Meu corpo não possui o mesmo
ritmo alucinado que identifico no clima da região em que moro, a saber, a Serra
Gaúcha. Não tenho essa rapidez toda em me readaptar de acordo com a súbita alternância
extremada de temperaturas, que seria conveniente para a saúde. Meus processos
pessoais de degelo e de superaquecimento são excessivamente lentos, o que
costuma me causar complicações no cotidiano, como é de praxe, em eu sendo
insistentemente eu mesmo.
No degelo, por exemplo, sou um
mamute. Se está frio, muito frio, e ando para lá e para cá plenamente rocambolado
dentro de blusões, casacos e sobretudos, não consigo, já no dia seguinte,
quando a manhã nasce surpreendentemente ensolarada e quente (coisa que só os
meteorologistas sabiam mas não contaram para ninguém), os termômetros saltando
de trampolim de 4 graus centígrados para 31, não tenho a destreza necessária
para me desfazer de imediato de todos os blusões, de todos os casacos e das
mantas e dos sobretudos e dos capotes e dos palas e das luvas e dos gorros e
das ceroulas. Não, eu sou mamute, sou bem mais lento.
O que acontece então? Ora,
acontece de lá vir o Marcos, descendo a ladeira da Sinimbu, naquele calor todo
de torrar minhoca no asfalto, embrulhado dentro de um sobretudo, suando bicas.

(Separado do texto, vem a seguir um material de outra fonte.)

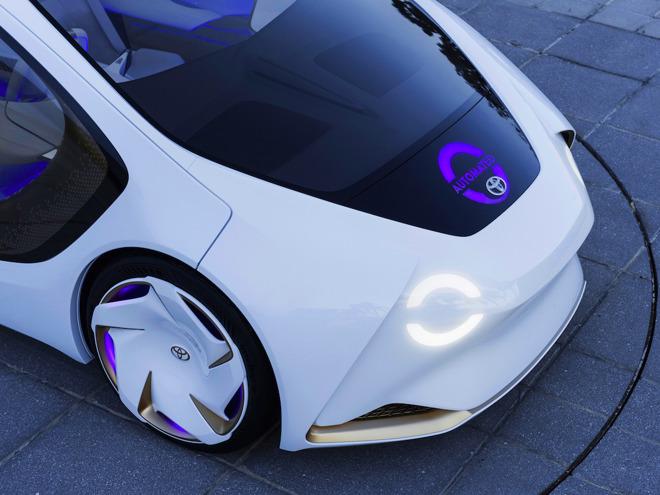 """英特尔、丰田等公司成立自动驾驶汽车""""大数据""""集团"""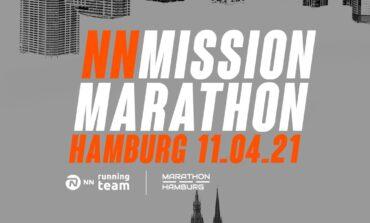 Nederlanders doen gooi naar Olympische limiet bij NN Mission Marathon in Hamburg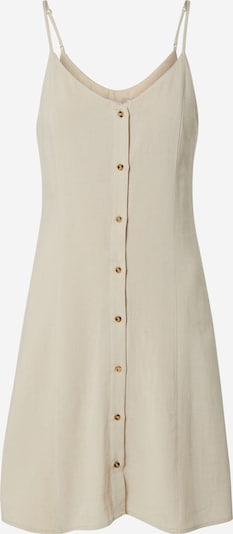 EDITED Kleid 'Kili' in beige, Produktansicht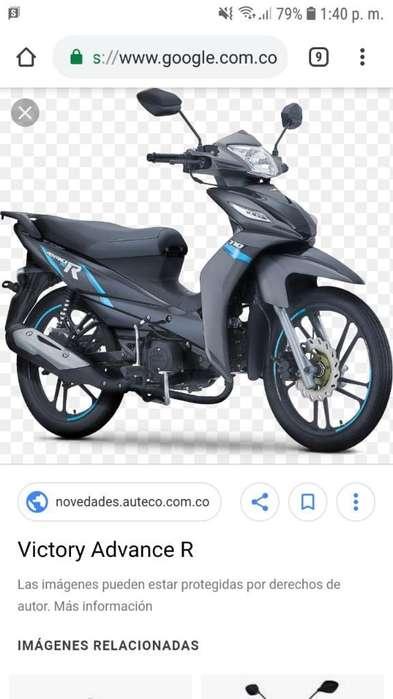 Vendo Moto Advence R Modelo 2020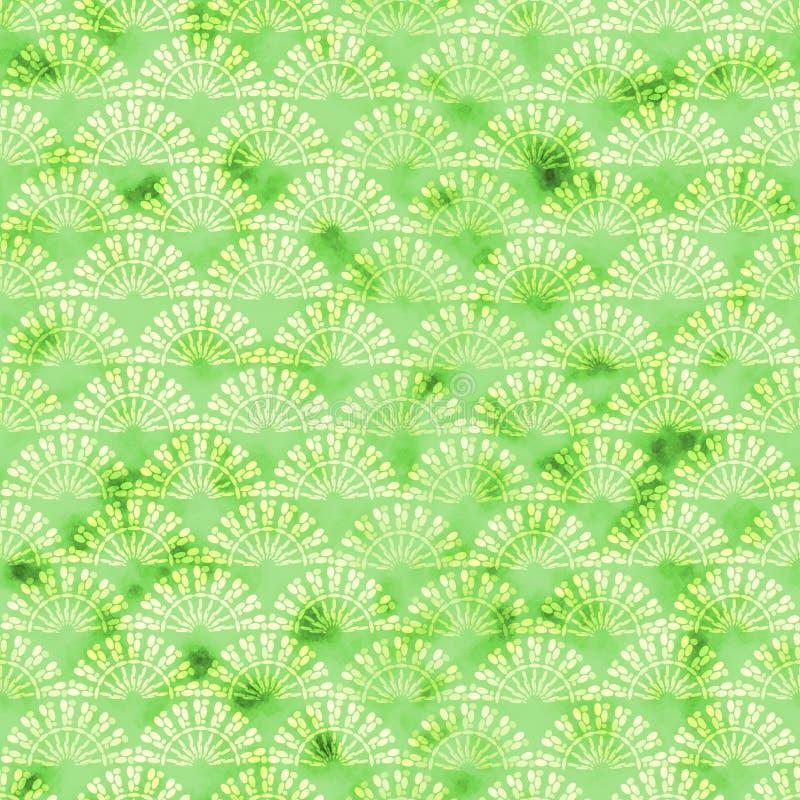Groene decoratief watercolored achtergrondpatroon royalty-vrije illustratie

O Marcos e sua pastinha, mamute sendo degelado à força nos cruzamentos da Praça
Dante. Eita, quadro! Nem Salvador Dalí imaginaria cena tão surreal. Talvez
imaginasse se me visse na situação inversa, dois dias adiante, quando, enfim
acostumado com o retorno do calor, finalmente saio para a rua trajando apenas
uma leve camisa de abotoar quando, pimba... De repente, a temperatura escorrega
e desce o morro da Vó Sovelina, despencando para dois, três graus, e eu ali,
praticamente de chinelo de dedo e bermuda, de novo na Sinimbu, a tiritar de
frio como um camelo encerrado dentro de um iglu.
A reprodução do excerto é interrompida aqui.